Не на кого тебе было рассчитывать. Уверен, что ты и не рассчитывал – не хотел. Упорством своим ты вообще был знаменит. Только вот чугунная мыльница, цементом прикрепленная к стене, оказалась почему-то оторвана. Ее нашли потом, через несколько дней, когда убирали квартиру. И тогда мне рассказал один, которого некогда спасли чудом, в последний момент: ты ничего не чувствуешь, если теплая вода, вообще ничего, и оттого радость какая-то дикая – начинаешь полосовать себя без оглядки. Потом будто бы ко сну клонит. Вот тогда понимаешь, что не хочешь этого, но кажется, что остановиться еще можно: достаточно встать, перемотать руки жгутами, вызвать врачей. Но пытаешься подняться и оказывается, что тело тебе больше не подчиняется. Цепляешься, пробуешь подтянуться – только кровь быстрее выходит. А когда видишь, что ничего не предотвратить, – испугаться уже не успеваешь. Меркнет в глазах, и все кончается.
Я представляю, как ты хватался за этот чугунный выступ и как срывались у тебя пальцы. Испугаться ты и точно – не успел, лицо осталось совсем мирным.
В комнате я настежь открыл балконную дверь. Наивная надежда – выветрить то, что здесь накопилось, от чего стены казались липкими. Потом очень внимательно осмотрел всю комнату, шаг за шагом. Я искал записку – могло быть и так, что, если она существует, первым делом нужно ее уничтожить. Не нашел, только еще раз убедился, что, кроме тебя, никого сегодня не было здесь. Хоть что-нибудь должно было измениться, если бы кто-то приходил: стулья бы сдвинули, стол расчистили от моих бумаг, чашки бы стояли с недопитым чаем – я бы заметил мгновенно. Нет, все осталось на местах. Похоже, ты так и лежал, как я оставил тебя утром, и в ванную отправился прямиком с дивана, в стороны не отклоняясь. Только толстенный листинг, на котором я порой что-то записывал, ты снял со стола и положил на табуретку рядом с телефоном. Ручка на нем, но ни единой записи. Я на просвет разглядывал верхнюю страницу, но выдавленных следов, какие остались бы, если писали, а потом оторвали лист, не обнаружил тоже. В мусорном ведре ничего. Вряд ли тебе могло прийти в голову записку прятать, чтобы лежала она не на виду, а досталась потом именно адресату, но я обследовал и те немногие места, где сделать это было возможно.
Готов я был сейчас ко всему: казалось вполне вероятным, что ближайшие несколько дней мне суждено проводить в КПЗ; и все же первое, о чем я сейчас должен был позаботиться, – крыша над головой, хотя бы на пару недель. Выбирать было не из чего – оставался всего один человек, к которому я еще мог перебраться, и, что бы ни случилось сейчас, это место я обязан был застолбить. Так что неприятности, по крайней мере на эту ночь, ему предстояло со мной разделить. Впрочем, я был уверен, что он не откажется.
Трубецкой стал первым, кто узнал о твоей смерти.

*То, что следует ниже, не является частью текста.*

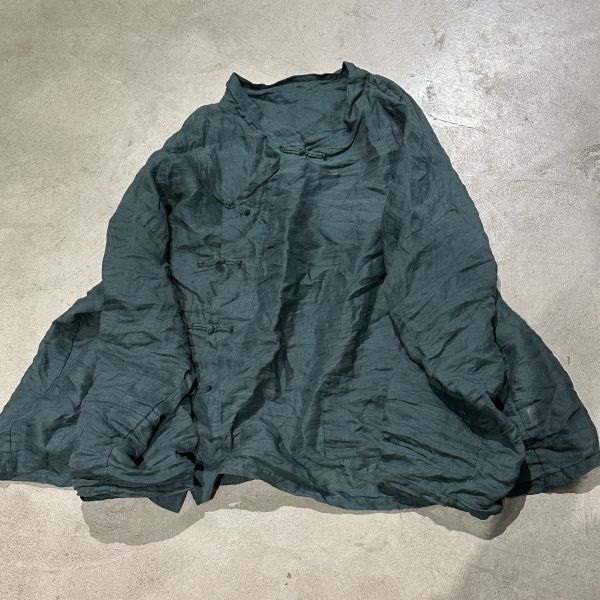 燕燕~夏季新款 苧麻 印花手工扣偏襟輕復古小衫 上衣 (純色）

Дальше – «02».
– Мужчина, женщина? – спросила девушка с той стороны и зевнула в трубку.
– Мужчина, – сказал я.
– Возраст?
– Двадцать восемь.
– Удачная попытка?
– Как понять?
– Ну, умер он?
– Да, умер, конечно.
– Вы уверены?
– Послушайте, вы что, меня за идиота считаете? Вон труп…
– Повесился?
– Нет, вены.
– Фамилия?
– Чья, моя?
– Самоубийцы.
Я назвал.
– Теперь ваша. И имя-отчество.
Я обнаружил, что весь мокрый.
– Адрес, – сказала девушка. Я представил, как она там сидит, за пультом, и сидеть ей еще до утра.
– Короленко, один, корпус десять…
– Поспокойнее! Может быть, десять, корпус один?

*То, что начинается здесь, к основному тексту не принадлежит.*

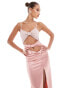 Фото #4 товара ASOS DESIGN shimmer bandeau multi knot maxi dress in rose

– Я же сказал: один, корпус десять. Сорок восьмая квартира.
– Это где?
– Сокольники.
– В РУВД звонили? Самоубийствами они занимаются.

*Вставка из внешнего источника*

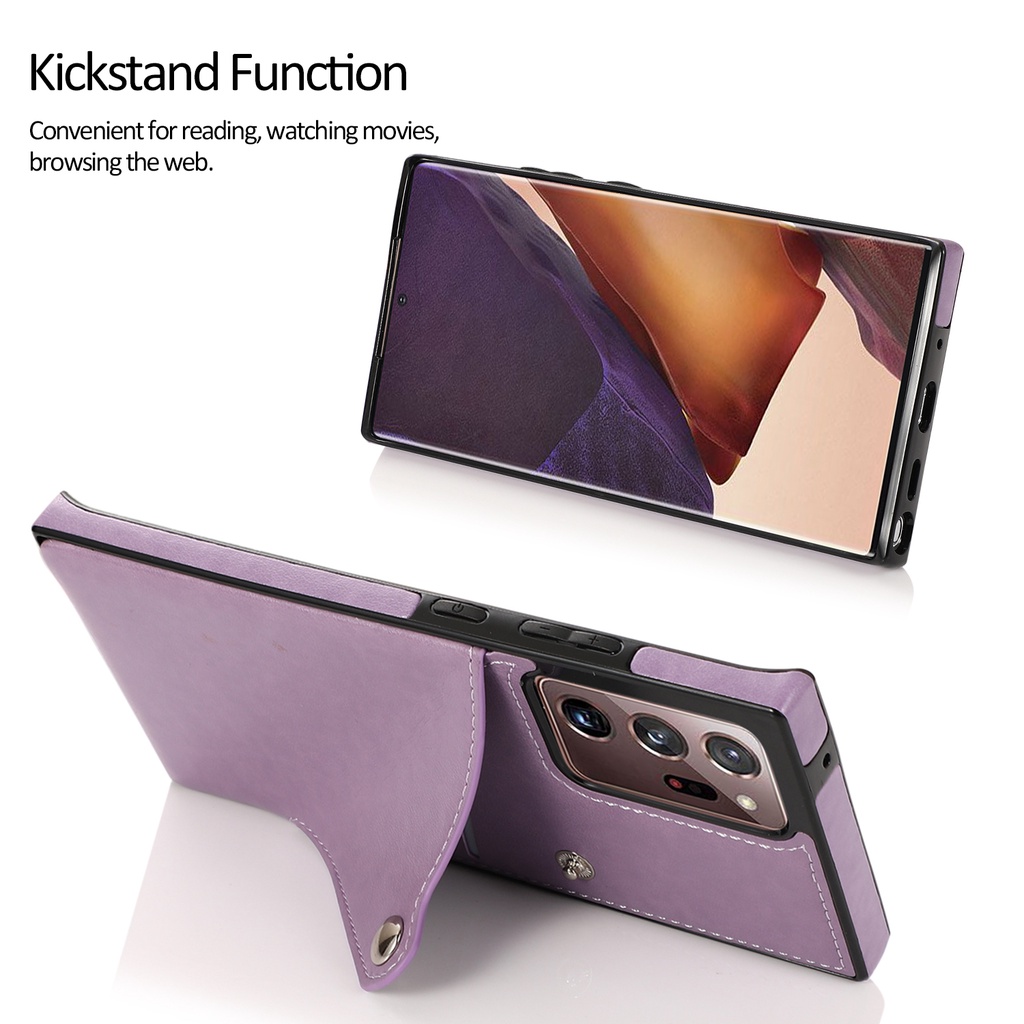 Bao Da PU Điện Thoại Nắp Lật Nam Châm Kiêm Ví Đựng Thẻ Samsung Galaxy Note 8 / Note 9 / Note 10 / Note 10 Plus / Note 20 / Note 20 Ultra Vỏ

– В какое РУВД?! Откуда я знаю, куда звонить?
– Ну хоть номер отделения знаете?
– Нет.
– Вы что, не там живете?
– Здесь. Но временно.
– Ладно. Телефон?
Я назвал.
– Родственник?
Ну конечно, она же там заполняет какие-то листки!
– Приятель.
– Приятель? Хорошо, мы передадим. Ждите.
– Скажите, а «скорую» мне не надо вызвать? – спросил я. – Я просто не знаю, может быть, еще куда-то…
– Ждите, сказала же. Они приедут, все сделают сами.
Я положил трубку. Теперь в запасе у меня было минут пятнадцать, быстрее они вряд ли могли появиться.